SELECTED EXCERPT —
┌──
However, we’re going into 2018 with a sense of optimism, because 2017 is ending with a rush of good news for #nonewcoalmines.

Here are some highlights we wanted to share with you —

In Australia’s export coal industry >

  • Australia’s biggest and most controversial proposal, the Adani coal mine, is facing a string of setbacks.
  • Queensland Premier Palaszczuk has vetoed a $1 billion proposed loan subsidy from the Northern Australia Infrastructure Facility (NAIF), a decision with wide public support and good economic justification.
  • Major Chinese banks — including the two biggest commercial banks in the world — announced they were not and would not consider funding Adani’s mine. It came days after an Adani director was reported to have boasted the NAIF loan wasn’t needed because Chinese companies would fund it.
  • Major mining services company Downer EDI has walked away from three years or negotiations about providing services to the project. The decision, apparently, was “mutually agreed”.
  • In NSW, the proposed Rocky Hill mine near Gloucester has been knocked back by the Planning Assessment Commission (PAC).
  • National Australia Bank has announced it “will no longer finance new thermal coal mining projects.” Earlier in 2017 Westpac announced it would not fund new coal basins or coal of quality below the Newcastle benchmark — which would rule out the Adani mine.
└──
INSTRUCTION — Extend the 2017 roundup of good news for #nonewcoalmines above, picking up after its final point about the banks.

PROVIDED MATERIAL —
┌──
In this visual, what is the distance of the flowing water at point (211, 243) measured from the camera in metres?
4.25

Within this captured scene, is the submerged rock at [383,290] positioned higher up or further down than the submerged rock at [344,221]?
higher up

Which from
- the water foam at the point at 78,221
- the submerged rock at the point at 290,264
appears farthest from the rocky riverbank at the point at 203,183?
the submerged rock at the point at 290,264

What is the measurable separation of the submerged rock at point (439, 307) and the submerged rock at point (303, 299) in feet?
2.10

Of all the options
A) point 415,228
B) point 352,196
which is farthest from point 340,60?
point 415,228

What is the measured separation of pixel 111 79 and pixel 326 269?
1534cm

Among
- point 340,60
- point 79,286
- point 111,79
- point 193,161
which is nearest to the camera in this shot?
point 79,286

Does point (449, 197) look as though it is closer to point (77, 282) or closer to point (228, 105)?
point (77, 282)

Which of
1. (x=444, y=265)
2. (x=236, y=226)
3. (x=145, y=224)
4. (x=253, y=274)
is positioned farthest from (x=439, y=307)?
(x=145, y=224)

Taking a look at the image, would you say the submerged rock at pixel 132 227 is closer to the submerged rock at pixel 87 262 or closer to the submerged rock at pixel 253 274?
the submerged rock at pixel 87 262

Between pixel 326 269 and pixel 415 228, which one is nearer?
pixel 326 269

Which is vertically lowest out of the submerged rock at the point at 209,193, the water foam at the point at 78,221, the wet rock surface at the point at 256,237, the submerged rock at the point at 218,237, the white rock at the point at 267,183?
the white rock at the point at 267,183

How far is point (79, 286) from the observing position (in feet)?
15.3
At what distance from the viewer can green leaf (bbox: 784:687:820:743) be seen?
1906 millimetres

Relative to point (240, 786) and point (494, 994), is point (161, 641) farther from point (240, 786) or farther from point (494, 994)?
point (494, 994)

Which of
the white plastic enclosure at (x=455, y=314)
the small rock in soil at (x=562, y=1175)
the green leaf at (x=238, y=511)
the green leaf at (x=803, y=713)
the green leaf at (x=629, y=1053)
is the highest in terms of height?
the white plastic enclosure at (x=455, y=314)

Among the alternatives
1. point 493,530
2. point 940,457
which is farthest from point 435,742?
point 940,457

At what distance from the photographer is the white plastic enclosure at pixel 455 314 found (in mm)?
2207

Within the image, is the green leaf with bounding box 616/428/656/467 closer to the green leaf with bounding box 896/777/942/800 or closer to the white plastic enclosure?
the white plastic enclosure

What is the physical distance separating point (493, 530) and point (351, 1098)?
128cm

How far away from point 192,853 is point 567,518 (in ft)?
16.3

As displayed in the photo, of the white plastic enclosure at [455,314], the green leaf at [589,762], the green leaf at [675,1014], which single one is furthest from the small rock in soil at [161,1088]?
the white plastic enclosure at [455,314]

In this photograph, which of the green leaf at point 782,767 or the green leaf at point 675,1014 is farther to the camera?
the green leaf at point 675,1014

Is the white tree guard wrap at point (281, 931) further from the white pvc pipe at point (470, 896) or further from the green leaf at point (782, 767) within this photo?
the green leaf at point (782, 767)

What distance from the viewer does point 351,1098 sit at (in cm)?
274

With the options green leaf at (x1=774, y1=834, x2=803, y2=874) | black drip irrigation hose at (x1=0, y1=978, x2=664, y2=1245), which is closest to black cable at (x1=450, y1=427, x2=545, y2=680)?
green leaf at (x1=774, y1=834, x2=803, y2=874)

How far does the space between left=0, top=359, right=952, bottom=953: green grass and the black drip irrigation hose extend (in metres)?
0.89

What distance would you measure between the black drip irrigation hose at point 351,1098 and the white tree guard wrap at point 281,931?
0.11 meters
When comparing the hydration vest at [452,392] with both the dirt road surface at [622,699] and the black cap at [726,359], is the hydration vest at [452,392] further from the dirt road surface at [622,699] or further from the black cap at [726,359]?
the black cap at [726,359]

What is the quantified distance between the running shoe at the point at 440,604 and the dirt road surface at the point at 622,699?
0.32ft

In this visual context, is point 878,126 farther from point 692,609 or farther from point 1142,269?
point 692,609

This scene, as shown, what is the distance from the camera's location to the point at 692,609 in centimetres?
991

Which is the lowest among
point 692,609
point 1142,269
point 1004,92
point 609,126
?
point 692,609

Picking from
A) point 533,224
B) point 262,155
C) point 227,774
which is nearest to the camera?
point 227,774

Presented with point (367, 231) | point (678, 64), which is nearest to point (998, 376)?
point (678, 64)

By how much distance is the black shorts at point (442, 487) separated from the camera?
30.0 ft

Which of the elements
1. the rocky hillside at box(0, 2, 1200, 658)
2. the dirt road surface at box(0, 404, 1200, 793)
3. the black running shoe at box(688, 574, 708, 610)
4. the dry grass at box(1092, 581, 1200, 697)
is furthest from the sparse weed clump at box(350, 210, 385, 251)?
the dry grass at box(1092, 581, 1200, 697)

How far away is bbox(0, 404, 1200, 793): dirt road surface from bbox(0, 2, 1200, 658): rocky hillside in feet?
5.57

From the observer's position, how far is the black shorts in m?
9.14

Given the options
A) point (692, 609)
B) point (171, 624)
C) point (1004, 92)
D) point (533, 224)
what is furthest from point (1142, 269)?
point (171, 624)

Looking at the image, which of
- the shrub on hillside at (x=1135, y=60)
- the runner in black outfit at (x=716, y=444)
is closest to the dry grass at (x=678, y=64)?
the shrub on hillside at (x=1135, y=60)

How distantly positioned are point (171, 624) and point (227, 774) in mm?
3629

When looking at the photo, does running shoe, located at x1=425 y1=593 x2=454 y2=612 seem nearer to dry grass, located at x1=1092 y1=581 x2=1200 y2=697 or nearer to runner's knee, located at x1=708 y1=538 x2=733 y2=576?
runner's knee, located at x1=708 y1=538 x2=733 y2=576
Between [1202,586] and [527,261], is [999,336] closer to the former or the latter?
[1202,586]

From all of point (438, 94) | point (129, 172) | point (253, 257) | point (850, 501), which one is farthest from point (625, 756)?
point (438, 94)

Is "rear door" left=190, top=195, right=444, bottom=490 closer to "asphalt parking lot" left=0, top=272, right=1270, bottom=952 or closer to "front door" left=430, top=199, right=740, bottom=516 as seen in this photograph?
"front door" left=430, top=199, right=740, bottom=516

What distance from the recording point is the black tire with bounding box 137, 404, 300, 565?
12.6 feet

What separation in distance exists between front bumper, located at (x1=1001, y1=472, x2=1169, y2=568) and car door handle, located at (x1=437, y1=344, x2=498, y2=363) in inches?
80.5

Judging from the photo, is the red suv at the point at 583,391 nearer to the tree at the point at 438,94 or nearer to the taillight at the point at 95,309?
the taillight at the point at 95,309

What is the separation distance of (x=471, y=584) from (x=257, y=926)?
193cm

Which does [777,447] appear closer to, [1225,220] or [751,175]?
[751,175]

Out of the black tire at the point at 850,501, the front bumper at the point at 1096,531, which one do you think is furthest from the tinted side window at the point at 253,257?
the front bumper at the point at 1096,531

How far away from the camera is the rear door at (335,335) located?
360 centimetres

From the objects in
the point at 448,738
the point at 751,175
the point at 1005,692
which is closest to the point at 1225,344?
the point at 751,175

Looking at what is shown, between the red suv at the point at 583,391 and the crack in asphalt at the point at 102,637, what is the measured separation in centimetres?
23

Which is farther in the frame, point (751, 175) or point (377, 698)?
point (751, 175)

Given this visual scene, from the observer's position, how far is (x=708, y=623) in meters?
└──
ANSWER TO THE TASK —
  • The new Chair of the operators of the Port of Newcastle, the world’s biggest coal port, has outlined “an urgent need to diversify the Hunter economy and the port’s business.”
  • Earlier in the year, the owners of the Port of Newcastle commissioned modelling from Wood MacKenzie, which showed subsidised expansion of new coal supply would suppress coal prices and threaten coal profits and jobs in other basins.

In coal lobbying >

  • In 2017, the Minerals Council of Australia went from getting a lump of coal into the House of Representatives and helping derail a Clean Energy Target, to sacking its CEO and losing numerous member companies. MCA’s coal advocacy was out of all proportion with its diverse membership and desire of some members like BHP to be ‘climate leaders’. BHP will be announcing soon if they will leave the MCA.

In domestic energy >

  • AGL stared down pressure from the Prime Minister to keep the aging Liddell coal power plant open another 5 years, instead announcing a mixture of storage, renewables and gas. Meanwhile, half of Liddell’s boilers are out of action.
  • Origin announced a 50% cut in emissions 2030 — a target they’ll reach by shutting down an aging coal plant on schedule, yet is still far more ambitious than government policy.
  • In a state now without coal, Tesla’s new world’s-largest South Australian battery is showing the market what it can do.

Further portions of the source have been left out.